- Pongo Points
- Posts
- Pongo Points 12/7/23
Pongo Points 12/7/23
Google broke ChatGPT | US goes nuclear | Bitcoin evaporates swimming pools | Swiss research on CBDCs | Google releases Gemini AI
1. Google AI Researchers Break ChatGPT
Read it on Github here: Extracting Training Data from ChatGPT
Why it’s interesting: Artificial intelligence models are trained on large data sets, but are generally believed to synthesize mostly novel answers to user prompts - a notion that is now in question after a recent report from some Google DeepMind employees’ testing on ChatGPT.
What stands out: The researchers were able to determine that some outputs were, in fact, training data and not unique answers by comparing them to 10 terabytes of data downloaded from the internet that were generated before ChatGPT’s creation.
What’s next: The researchers’ methods to extract data that exploited ChatGPT have since been fixed, but the vulnerability likely remains unaddressed and could be exploited again in different ways - leading to concerns that the underlying issue might have more complex repercussions in the future.

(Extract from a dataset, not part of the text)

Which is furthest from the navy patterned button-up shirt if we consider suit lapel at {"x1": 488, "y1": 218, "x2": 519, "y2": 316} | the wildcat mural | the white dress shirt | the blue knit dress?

2. John Kerry Leads Global Pledge to Increase Nuclear Energy Capacity
Read it on the US Department of State website here: Declaration to Triple Nuclear Energy
Why it’s interesting: This is the most concrete declaration by the US in favor of the development and rehabilitation of nuclear energy production facilities.
What stands out: The pledge makes numerous references to the 1.5°C limit on temperature rise and admits that nuclear is the only feasible solution to achieving a sustainable energy future - a claim that many climate activists are resistant to acknowledging in favor of solar and wind power.
What’s next: This declaration is a positive step in de-stigmatizing nuclear energy after decades of public misunderstanding and media denigration.
3. How Much Water Does a Bitcoin Transaction Use?
Read it on Cell Press here: Bitcoin’s growing water footprint
Why it’s interesting: Alexander de Vries released a new perspective piece that proclaims a single Bitcoin transaction consumes enough water to fill a (very small) swimming pool, assuming Bitcoin mining facilities have the same water usage and electricity mix as data centers in similar geographical regions.
What stands out: Despite public information that provides more accurate data from which to draw conclusions (such as public crypto-mining company disclosures), de Vries continues his tradition of releasing Bitcoin research that is easily debunked for faulty data and assumptions.
What’s next: The ongoing battle between environmentalists and the cryptocurrency industry rages on, albeit with increasing transparency from crypto miners and fewer valid assumptions made by environmentalist researchers.
4. BIS Explores Private and Secure CBDC
Read it on Bank for International Settlements website here: Project Tourbillon demonstrates cash-like anonymity for retail CBDC
Why it’s interesting: With the help of contributors from IBM and ETH Zurich (no relationship to Ethereum), the BIS is generating research and pilot programs that aim to set the foundation for future CBDC projects - suggesting that central banks around the globe are seriously considering issuing digital money for retail use.
What stands out: Project Tourbillon succeeded in demonstrating the feasibility of a CBDC that has strong privacy and security, but was limited in its scalability - meaning the program is still relatively early and that widespread CBDCs aren’t an immediate possibility.
What’s next: The focus on providing cash-like anonymity is essential to ensuring a fair economy and avoiding a “1984” surveillance state, but there are still other critical considerations before any CBDC can be deployed - such as offline payments and improved transaction speeds.
5. Google Launches Its Most Powerful AI Yet Called Gemini
Read it on Google here: Introducing Gemini: our largest and most capable AI model
Why it’s interesting: Google’s Gemini project is the most capable AI model released to date, with the company showcasing its ability to observe video, image, and audio cues in order to interact with a users in an impressive hands-on video.
What stands out: Gemini is natively multimodal, meaning that it can seamlessly receive any combination of information (images, video, audio, etc.) to derive an output that incorporates that unique blend of inputs, rather than stitching together an answer that is derived from each the cues independently.
What’s next: Gemini is being released in three different “sizes” to accommodate hardware constraints, suggesting that Google aims to make its AI models more accessible for use in smaller devices like smartphones and tablets.